Las noches de perseidas siempre me han gustado, pero
sé que ésta, además, es especial. El
inesperado descenso de los termómetros hasta temperaturas primaverales, la suave brisa marina y el vaivén de estrellas
en el cielo indican que algo maravilloso se avecina. Decía mi abuela materna
que en noches como ésta las fronteras entre el mundo de los vivos y los muertos
se diluyen y todos podemos cruzar al otro lado.
Tal vez por eso he bajado a la playa a dar un paseo.
Está desierta, son las 3h de la madrugada de un jueves; pero me gusta ver el
espectáculo de las estrellas cada año. Me acerco a la orilla y empiezo a andar
sintiendo el chocar de las olas con mis pies. “La arena fresca bajo los pies
desnudos es una de las mejores sensaciones del mundo”, pienso ensimismada.
“A mí también me gustó esa sensación siempre”.
La voz masculina, cálida y con acento andaluz me
sobresalta. Un hombre camina a mi lado. Me ha asustado, pero me transmite buenas
vibraciones y el susto inicial se evapora rápidamente. La tenue luz de luna no
me muestra bien su rostro, pero lo intuyo familiar.
—No te asustes, chiquilla.

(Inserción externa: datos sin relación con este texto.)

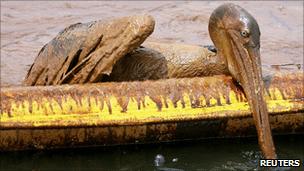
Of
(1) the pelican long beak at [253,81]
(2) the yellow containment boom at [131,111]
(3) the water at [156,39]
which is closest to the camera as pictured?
(1) the pelican long beak at [253,81]

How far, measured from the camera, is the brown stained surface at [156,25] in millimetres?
8836

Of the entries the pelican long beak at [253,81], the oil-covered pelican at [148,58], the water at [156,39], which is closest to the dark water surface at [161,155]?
the water at [156,39]

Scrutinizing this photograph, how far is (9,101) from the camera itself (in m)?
5.21

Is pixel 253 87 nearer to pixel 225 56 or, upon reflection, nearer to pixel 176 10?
pixel 225 56

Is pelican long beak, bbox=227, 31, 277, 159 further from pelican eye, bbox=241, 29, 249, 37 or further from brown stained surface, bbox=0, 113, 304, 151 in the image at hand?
brown stained surface, bbox=0, 113, 304, 151

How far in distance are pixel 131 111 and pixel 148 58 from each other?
0.66 meters

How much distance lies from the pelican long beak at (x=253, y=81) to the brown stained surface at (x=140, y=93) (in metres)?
0.18

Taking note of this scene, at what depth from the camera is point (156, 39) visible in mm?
9555

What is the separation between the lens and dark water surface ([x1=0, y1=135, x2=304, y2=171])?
17.7ft

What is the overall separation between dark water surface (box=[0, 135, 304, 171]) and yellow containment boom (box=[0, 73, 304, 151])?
0.09 metres

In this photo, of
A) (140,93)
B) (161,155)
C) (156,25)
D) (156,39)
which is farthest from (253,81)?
(156,25)

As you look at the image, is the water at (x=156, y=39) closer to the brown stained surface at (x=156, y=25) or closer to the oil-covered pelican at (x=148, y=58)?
the brown stained surface at (x=156, y=25)

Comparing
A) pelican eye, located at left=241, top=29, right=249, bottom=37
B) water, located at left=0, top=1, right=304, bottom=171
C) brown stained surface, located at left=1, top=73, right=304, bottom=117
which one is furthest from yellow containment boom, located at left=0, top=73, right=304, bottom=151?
pelican eye, located at left=241, top=29, right=249, bottom=37

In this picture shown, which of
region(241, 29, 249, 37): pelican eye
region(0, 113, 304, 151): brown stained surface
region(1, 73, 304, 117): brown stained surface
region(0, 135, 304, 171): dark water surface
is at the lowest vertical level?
region(0, 135, 304, 171): dark water surface
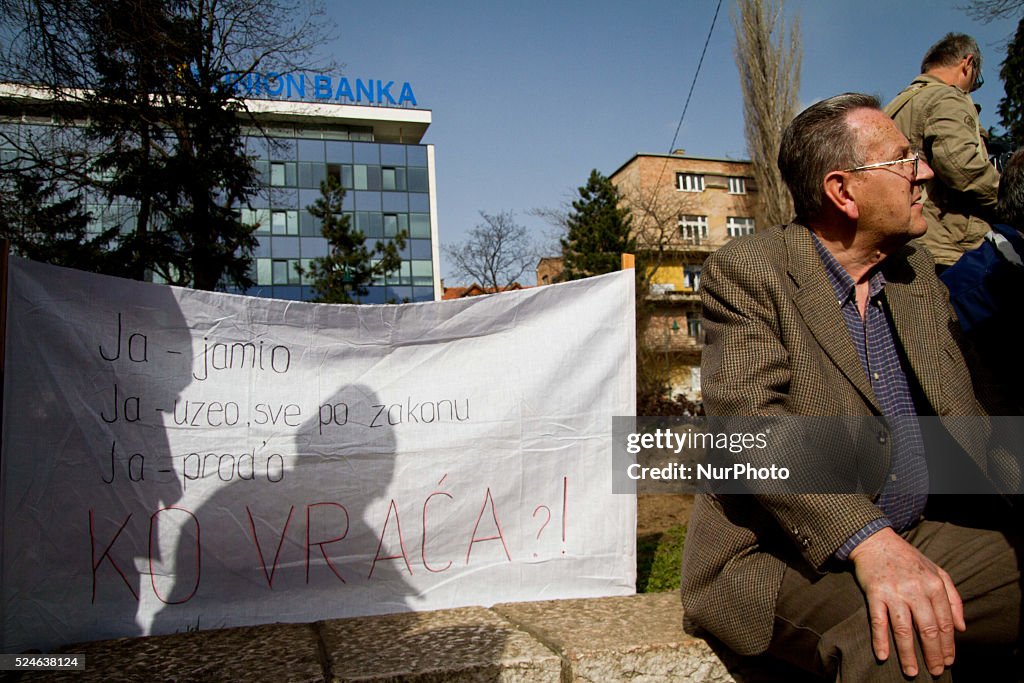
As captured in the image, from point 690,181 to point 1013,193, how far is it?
5387 cm

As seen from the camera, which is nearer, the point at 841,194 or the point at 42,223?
the point at 841,194

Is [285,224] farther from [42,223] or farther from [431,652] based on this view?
[431,652]

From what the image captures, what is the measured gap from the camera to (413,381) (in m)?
3.05

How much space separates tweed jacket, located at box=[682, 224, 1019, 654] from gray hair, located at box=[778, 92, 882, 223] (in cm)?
22

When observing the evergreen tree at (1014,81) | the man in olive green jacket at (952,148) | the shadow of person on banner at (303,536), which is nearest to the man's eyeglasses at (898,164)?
the man in olive green jacket at (952,148)

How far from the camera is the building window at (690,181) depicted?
5294cm

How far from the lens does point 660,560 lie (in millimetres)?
4398

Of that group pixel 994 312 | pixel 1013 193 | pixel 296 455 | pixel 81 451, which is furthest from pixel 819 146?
pixel 81 451

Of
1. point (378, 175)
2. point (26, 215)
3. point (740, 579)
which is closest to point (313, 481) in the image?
point (740, 579)

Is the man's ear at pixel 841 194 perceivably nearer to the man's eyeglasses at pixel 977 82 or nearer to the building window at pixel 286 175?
the man's eyeglasses at pixel 977 82

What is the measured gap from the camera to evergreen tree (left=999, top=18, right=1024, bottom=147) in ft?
30.9

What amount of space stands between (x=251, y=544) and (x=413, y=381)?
0.87 m

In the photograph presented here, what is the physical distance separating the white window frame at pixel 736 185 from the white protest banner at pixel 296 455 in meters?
54.2

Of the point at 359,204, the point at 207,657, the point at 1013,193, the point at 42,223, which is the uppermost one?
the point at 359,204
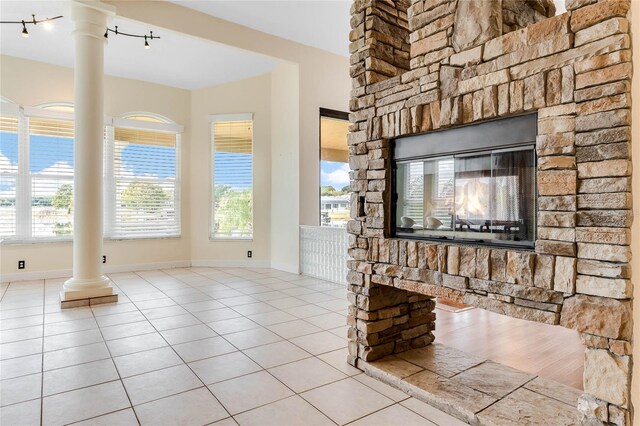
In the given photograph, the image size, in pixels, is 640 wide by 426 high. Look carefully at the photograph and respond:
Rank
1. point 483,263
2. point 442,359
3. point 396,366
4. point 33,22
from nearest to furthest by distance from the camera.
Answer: point 483,263, point 396,366, point 442,359, point 33,22

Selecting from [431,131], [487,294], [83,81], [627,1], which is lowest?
[487,294]

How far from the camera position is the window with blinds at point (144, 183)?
20.2 feet

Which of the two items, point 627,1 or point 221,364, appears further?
point 221,364

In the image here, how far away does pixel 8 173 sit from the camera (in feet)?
17.5

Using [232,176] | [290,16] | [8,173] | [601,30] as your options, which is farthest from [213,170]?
[601,30]

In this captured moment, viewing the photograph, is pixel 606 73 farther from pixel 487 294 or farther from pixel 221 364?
pixel 221 364

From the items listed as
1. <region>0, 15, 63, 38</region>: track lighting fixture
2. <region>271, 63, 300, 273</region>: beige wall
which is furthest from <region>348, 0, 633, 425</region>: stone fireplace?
<region>0, 15, 63, 38</region>: track lighting fixture

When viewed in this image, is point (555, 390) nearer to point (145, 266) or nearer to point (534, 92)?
point (534, 92)

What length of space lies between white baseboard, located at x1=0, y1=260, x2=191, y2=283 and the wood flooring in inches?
182

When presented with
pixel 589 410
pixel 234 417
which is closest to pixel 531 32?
pixel 589 410

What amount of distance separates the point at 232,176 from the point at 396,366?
4832 millimetres

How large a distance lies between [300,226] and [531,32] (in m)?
4.26

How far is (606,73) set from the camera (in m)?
1.47

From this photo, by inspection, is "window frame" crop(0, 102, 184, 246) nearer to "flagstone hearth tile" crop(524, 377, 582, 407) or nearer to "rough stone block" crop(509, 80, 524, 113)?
"flagstone hearth tile" crop(524, 377, 582, 407)
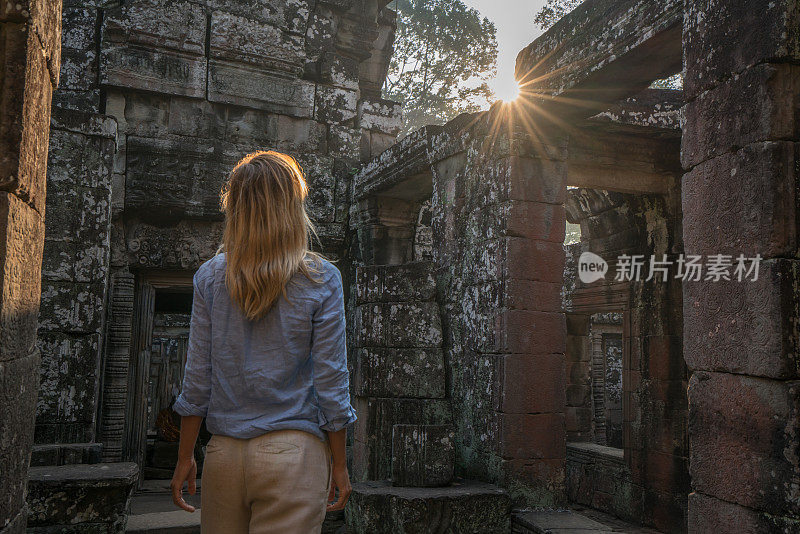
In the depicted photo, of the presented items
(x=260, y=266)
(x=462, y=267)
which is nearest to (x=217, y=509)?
(x=260, y=266)

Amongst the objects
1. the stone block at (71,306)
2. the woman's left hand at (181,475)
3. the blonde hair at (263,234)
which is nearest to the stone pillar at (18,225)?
the woman's left hand at (181,475)

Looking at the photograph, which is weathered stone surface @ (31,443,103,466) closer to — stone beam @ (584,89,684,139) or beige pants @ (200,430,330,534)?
beige pants @ (200,430,330,534)

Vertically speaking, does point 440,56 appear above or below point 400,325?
above

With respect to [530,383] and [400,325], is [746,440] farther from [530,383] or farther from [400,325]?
[400,325]

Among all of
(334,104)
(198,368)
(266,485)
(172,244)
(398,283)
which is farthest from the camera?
(334,104)

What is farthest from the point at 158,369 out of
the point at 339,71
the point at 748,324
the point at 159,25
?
the point at 748,324

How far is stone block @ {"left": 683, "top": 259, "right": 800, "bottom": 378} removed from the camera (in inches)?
112

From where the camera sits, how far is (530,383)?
486 centimetres

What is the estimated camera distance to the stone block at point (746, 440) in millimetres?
2801

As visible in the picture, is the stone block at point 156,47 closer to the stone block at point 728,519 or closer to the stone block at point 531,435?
the stone block at point 531,435

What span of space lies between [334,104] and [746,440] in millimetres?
6151

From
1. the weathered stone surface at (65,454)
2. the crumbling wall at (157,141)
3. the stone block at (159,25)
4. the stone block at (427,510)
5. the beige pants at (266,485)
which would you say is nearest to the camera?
the beige pants at (266,485)

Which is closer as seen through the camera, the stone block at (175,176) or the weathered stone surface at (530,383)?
the weathered stone surface at (530,383)

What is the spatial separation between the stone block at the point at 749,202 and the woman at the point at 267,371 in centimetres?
211
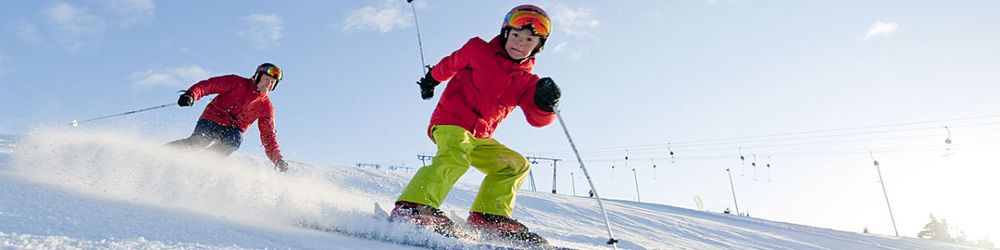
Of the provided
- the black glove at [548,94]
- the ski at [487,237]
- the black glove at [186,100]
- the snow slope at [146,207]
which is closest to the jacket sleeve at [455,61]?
the black glove at [548,94]

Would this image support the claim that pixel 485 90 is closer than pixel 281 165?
Yes

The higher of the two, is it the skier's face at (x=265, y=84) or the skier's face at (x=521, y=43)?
the skier's face at (x=265, y=84)

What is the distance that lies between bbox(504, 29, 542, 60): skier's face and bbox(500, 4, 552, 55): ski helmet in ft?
0.10

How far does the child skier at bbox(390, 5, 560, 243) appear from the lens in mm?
3322

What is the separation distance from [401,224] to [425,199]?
1.30ft

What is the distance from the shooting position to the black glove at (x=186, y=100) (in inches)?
205

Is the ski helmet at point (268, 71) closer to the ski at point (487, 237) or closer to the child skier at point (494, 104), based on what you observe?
the child skier at point (494, 104)

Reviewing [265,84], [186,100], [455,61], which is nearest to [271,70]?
[265,84]

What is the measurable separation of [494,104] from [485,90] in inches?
4.6

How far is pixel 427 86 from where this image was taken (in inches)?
158

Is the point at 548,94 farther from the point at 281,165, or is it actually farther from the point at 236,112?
the point at 236,112

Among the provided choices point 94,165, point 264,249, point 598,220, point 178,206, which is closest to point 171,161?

Sólo soy un poeta —su voz
suena afable y sincera.
—Disculpe, creí que estaba sola. ¿Cómo se llama?
—intento verle mejor la cara pero la luna sigue sin colaborar.
—Ni se te ocurra seguir hablándome de usted. Por muy
viejo que me creas, no lo soy tanto. No he cumplido aún los 40… Me llamo Fede
—intuyo su sonrisa divertida.
—Encantada. Yo soy Margarita —cambio de nombre por
si acaso. Parece un buen hombre, pero nunca se sabe.
—No me mientas, chiquilla. Te llamas Alejandra. Es
un nombre demasiado bonito para esconderlo…
—¿Cómo sabe usted…?
—¡Nada de usted! —me interrumpe con algarabía— Yo sé
muchas cosas. Siempre las supe, igual que tú… —ahora sí, la luna me permite ver
a medias su rostro. Veo su sonrisa enigmática y a la vez orgullosa. Parece que
le encanta este juego de despistarme.
—No acabo de entender… —estoy confusa. Se parece al
poeta, sí. Pero es imposible. ¿O tal vez no?